*** Excerpted passage ***

Mental Health, Stress, Privacy and Fear in the World of Big Tech
It’s that time of the year again, logging onto Facebook and checking out that “friendly” race to see who is having the most exotic or expensive or happiest holiday of them all, silently thanking ourselves for cutting the Facebook habit 8 years ago even if we still have two accounts each. Not forgetting our deceased auntie’s account is still intact 7 years after her passing.
The pain of Facebook lives on as we recall a kid’s primary schoolmate who confided in us then that he felt ostracised by his parent’s indiscrete stream of photos on his timeline that led to some shaming in school. We do know that the coolest thing these days for teens is to post that photo of a new tattoo or nose ring or just that cigarette dangling off the hand (it’s illegal to be seen smoking) on Instagram. But what’s more alarming is the effects of social media.
Spared of the “Like’s” and “Hate’s” anxiety which is the stress if one does not garner more “Likes” than one’s peers, the rule of thumb is to log on to that Facebook account once a week and like 10 posts just so as not to be antisocial. But Facebook’s algorithm must be screwed up because now we only keep seeing those same 10 people instead of the rest of our friends. There is definitely no regrets again, when we just did not feel like telling people what we had for dinner even if it looked much better than your friend’s (or post that business class air ticket stub to show off because now we know it is a bad idea).
Criminals must be hard at work during this festive season when we let our guard down because we have more spam than ever, which means someone’s phone must have been hacked again or some personal data directory somewhere out there is compromised. To think we have 2 phones: one number for all the directories and stuff which we will Never Answer, and the other for friends. Now when we start getting spam on the “friends” phone, it is likely that one of them got hacked and the time-consuming exercise of blocking all those Whatsapp pop-ups from loan sharks, real estate gimmicks, online gambling. We shudder at the idea of our personal information being out there for sale on the dark web, and wonder if our photos are out there for criminal use even if we have not posted a photo of our boarding pass.

***

Translate this sentence from the piece on Big Tech and mental health into Spanish: "We shudder at the idea of our personal information being out there for sale on the dark web, and wonder if our photos are out there for criminal use even if we have not posted a photo of our boarding pass."

*** Input data ***

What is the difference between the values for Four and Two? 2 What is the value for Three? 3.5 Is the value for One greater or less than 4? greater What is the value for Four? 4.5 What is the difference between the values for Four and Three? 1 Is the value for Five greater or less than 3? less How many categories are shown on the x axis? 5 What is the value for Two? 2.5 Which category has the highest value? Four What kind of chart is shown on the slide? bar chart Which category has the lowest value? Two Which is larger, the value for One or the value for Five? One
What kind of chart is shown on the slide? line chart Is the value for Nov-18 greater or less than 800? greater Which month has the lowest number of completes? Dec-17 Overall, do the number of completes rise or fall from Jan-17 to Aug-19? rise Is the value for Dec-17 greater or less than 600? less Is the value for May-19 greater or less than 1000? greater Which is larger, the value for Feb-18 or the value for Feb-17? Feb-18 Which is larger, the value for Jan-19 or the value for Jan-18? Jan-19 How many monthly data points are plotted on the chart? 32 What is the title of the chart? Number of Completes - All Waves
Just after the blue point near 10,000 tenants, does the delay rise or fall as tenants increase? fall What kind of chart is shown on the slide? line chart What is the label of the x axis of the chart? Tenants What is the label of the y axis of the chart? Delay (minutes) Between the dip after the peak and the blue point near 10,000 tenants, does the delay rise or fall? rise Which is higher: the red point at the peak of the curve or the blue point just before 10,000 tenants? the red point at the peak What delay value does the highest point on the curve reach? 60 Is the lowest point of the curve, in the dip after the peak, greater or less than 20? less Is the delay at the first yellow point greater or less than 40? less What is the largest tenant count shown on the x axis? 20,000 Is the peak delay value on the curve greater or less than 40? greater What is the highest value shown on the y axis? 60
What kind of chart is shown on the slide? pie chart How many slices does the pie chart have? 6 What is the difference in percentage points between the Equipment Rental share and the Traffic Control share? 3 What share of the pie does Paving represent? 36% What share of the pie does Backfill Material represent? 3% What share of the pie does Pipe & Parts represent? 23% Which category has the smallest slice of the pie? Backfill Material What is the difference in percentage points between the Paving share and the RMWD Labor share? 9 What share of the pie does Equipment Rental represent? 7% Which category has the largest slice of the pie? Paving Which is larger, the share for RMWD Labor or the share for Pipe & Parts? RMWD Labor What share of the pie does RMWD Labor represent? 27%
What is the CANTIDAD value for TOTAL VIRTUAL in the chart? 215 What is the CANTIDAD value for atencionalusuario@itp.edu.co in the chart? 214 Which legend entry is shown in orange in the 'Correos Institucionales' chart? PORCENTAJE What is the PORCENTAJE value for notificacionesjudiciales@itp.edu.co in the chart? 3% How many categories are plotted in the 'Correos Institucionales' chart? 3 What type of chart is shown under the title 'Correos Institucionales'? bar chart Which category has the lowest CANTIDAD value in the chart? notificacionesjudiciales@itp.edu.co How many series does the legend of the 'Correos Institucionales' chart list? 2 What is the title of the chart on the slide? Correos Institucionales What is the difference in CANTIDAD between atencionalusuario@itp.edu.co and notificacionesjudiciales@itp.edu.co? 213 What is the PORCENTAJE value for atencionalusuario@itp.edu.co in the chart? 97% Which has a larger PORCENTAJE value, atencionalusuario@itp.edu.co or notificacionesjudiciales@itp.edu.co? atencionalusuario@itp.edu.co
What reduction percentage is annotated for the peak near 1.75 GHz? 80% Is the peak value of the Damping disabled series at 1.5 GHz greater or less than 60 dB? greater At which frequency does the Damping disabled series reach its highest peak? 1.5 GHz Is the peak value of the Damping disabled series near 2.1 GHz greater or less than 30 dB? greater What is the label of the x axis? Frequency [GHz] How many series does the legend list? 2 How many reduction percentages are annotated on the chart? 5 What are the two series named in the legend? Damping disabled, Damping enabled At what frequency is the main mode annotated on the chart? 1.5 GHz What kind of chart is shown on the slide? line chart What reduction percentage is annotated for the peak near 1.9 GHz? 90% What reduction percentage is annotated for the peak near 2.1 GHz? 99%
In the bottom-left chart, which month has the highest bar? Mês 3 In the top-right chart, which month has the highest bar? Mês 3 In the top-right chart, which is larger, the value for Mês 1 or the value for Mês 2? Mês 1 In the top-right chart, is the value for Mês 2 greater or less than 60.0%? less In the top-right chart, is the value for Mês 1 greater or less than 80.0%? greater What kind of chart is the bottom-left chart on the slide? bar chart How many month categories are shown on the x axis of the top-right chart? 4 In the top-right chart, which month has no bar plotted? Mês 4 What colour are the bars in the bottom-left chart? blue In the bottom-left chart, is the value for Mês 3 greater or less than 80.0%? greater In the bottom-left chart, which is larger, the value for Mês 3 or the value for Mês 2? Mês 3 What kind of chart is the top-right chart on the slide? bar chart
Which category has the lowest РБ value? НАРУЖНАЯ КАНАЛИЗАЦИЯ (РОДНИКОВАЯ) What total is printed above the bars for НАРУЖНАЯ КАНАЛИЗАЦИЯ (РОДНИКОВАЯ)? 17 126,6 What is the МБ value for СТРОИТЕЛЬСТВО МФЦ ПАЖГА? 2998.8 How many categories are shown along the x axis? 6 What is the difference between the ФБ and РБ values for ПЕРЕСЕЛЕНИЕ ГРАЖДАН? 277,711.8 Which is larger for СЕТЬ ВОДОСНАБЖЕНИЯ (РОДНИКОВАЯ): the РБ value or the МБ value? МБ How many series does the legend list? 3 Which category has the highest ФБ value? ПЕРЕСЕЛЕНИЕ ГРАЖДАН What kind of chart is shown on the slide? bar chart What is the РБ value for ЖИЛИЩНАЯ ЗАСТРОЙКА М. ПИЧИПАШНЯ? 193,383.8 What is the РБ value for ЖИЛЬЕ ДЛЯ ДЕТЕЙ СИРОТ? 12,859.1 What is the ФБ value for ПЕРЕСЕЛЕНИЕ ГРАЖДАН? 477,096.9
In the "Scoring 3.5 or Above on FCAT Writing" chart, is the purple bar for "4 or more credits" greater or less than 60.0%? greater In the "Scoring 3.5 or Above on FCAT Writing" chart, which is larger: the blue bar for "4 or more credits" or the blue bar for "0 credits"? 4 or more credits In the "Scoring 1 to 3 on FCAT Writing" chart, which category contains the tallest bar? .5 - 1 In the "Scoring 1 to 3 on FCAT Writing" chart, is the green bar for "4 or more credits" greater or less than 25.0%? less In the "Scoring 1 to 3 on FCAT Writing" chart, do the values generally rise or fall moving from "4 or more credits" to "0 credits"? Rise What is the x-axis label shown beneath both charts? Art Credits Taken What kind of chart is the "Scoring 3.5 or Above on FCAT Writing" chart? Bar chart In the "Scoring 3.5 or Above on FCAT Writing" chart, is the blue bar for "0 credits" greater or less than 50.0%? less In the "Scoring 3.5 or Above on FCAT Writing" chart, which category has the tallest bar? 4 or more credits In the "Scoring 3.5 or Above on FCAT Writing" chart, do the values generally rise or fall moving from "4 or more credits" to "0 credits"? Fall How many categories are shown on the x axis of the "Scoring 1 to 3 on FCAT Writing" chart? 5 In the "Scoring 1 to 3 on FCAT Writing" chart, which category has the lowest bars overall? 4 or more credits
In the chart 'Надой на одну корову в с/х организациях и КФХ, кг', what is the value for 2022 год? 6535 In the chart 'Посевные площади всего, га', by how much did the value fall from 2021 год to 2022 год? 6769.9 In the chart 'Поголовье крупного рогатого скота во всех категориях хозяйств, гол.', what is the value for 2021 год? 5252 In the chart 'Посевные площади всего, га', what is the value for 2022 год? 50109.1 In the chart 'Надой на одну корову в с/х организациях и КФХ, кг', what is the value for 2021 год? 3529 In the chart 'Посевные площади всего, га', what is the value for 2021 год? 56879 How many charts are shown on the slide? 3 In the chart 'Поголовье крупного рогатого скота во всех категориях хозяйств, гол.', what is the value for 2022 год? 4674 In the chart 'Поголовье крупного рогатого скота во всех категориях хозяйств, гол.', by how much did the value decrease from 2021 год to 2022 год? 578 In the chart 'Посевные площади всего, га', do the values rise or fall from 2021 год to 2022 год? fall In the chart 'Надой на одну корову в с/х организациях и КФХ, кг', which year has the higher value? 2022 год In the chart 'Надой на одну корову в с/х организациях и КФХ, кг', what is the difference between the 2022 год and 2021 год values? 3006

***

**Exercise answer**
Nos estremece la idea de que nuestra información personal esté a la venta en la dark web, y nos preguntamos si nuestras fotos andan por ahí para uso delictivo aunque no hayamos publicado una foto de nuestra tarjeta de embarque.